Depending on the size of vectors you’re dealing with the Haskell performance is either terrible or acceptable. Still, I wondered if I could do better.

The root of the inefficiency is the vector data type I used. In my last post I argued that it’s useful to make conjugating a vector be an O(1) operation. One way to do this is to store a boolean flag “isConj” that indicates whether or not the vector is conjugated. If so, the values stored in memory are the complex conjugates of the values in the vector. Another way to do this is to define the vector data type as

data DVector t n e =
       DV { fptr   :: !(ForeignPtr e)
          , offset :: !Int
          , len    :: !Int
          , stride :: !Int
          }
     | C !(DVector t n e)

In this representation, a vector of the form “DV f o l s” is a raw vector, and “C x” is the conjugate of the vector x. In the first version of the library, I went with the second representation. Originally, it was for aesthetic reasons, but now I’m not so sure of the relative pretty-ness of the two approaches. One thing Wren Ng Thorton pointed out to me is that with the two representations are not equivalent, since in the second you could have C(C(C(…C(DV(…))…))) as a legitamate value.

When you take performance considerations into account, a boolean flag is a clear winner over an algebraic data type. When I switched to the first representation and re-ran the benchmarks, I got 1.264 seconds for vectors of size 10 and 16.839 seconds for vectors of size 1024. The comparison I’ve done between the two data representation isn’t perfect, because in the boolean flag code I also incorporated some unboxing and inlining changes suggested by Don Stewart. Still, the biggest performance gains came from the data types.

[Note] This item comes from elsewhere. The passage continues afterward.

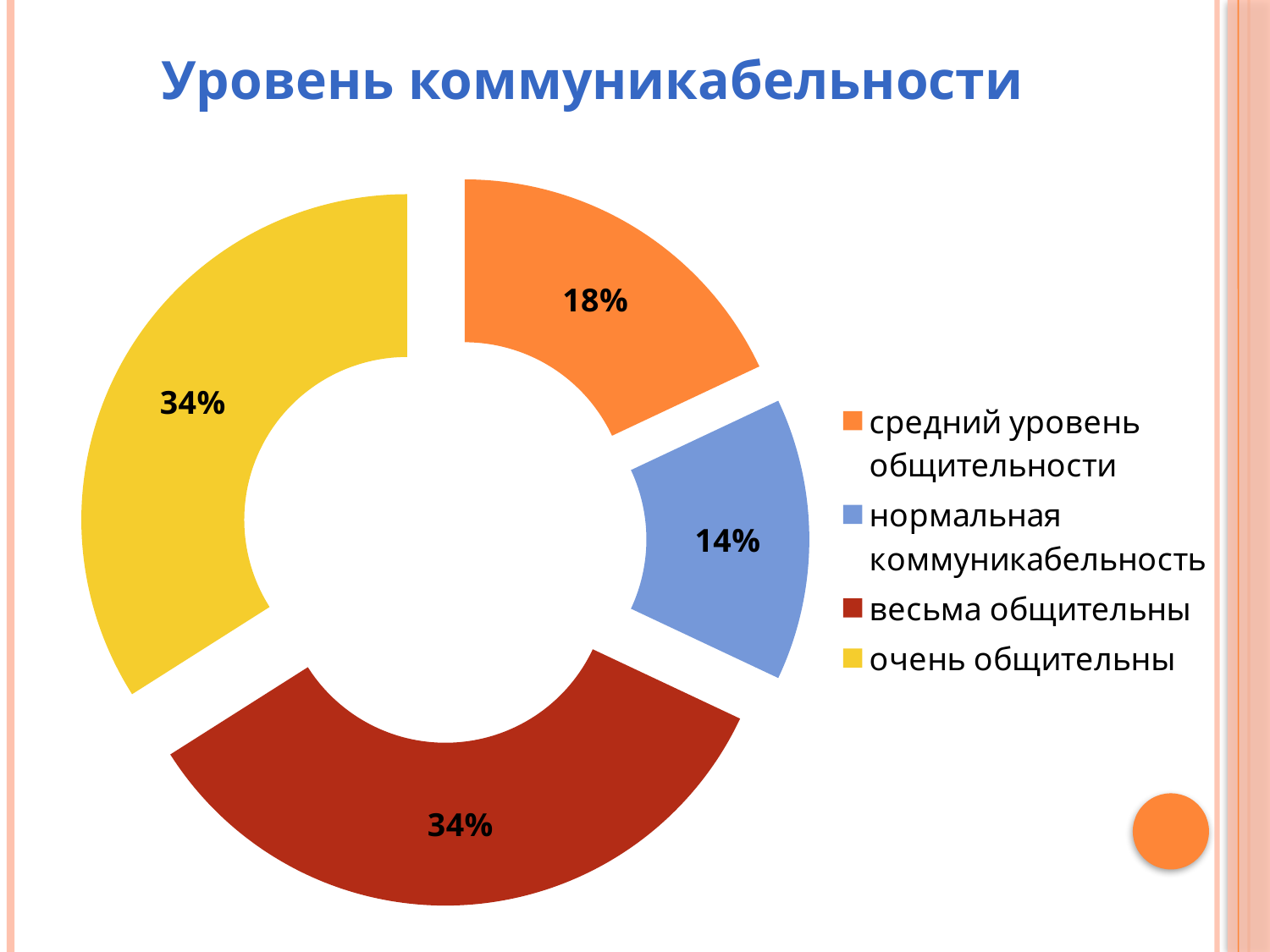
What percentage is shown for 'нормальная коммуникабельность'? 14% Which is larger: the share for 'средний уровень общительности' or for 'нормальная коммуникабельность'? средний уровень общительности What kind of chart is shown on the slide? doughnut chart What percentage is shown for 'средний уровень общительности'? 18% What is the title of the chart? Уровень коммуникабельности What percentage is shown for 'весьма общительны'? 34% Which category has the smallest share of the chart? нормальная коммуникабельность What is the difference in percentage points between 'весьма общительны' and 'средний уровень общительности'? 16 Which is larger: the share for 'очень общительны' or for 'нормальная коммуникабельность'? очень общительны How many categories does the chart show? 4 What percentage is shown for 'очень общительны'? 34% What is the difference in percentage points between 'средний уровень общительности' and 'нормальная коммуникабельность'? 4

When you remove the length checking (by using unsafeGetDot instead of getDot), the times for the update Haskell benchmarks are 1.095 seconds and 16.682 seconds. So, for ten million dot products, there is an overhead of about 0.6 seconds for using Haskell instead of C, regardless of the vector size. This is pretty good.

The next release of the bindings will incorporate these changes. Thanks go to everyone on haskell-cafe for their help, especially Anatoly for pointing out the problem.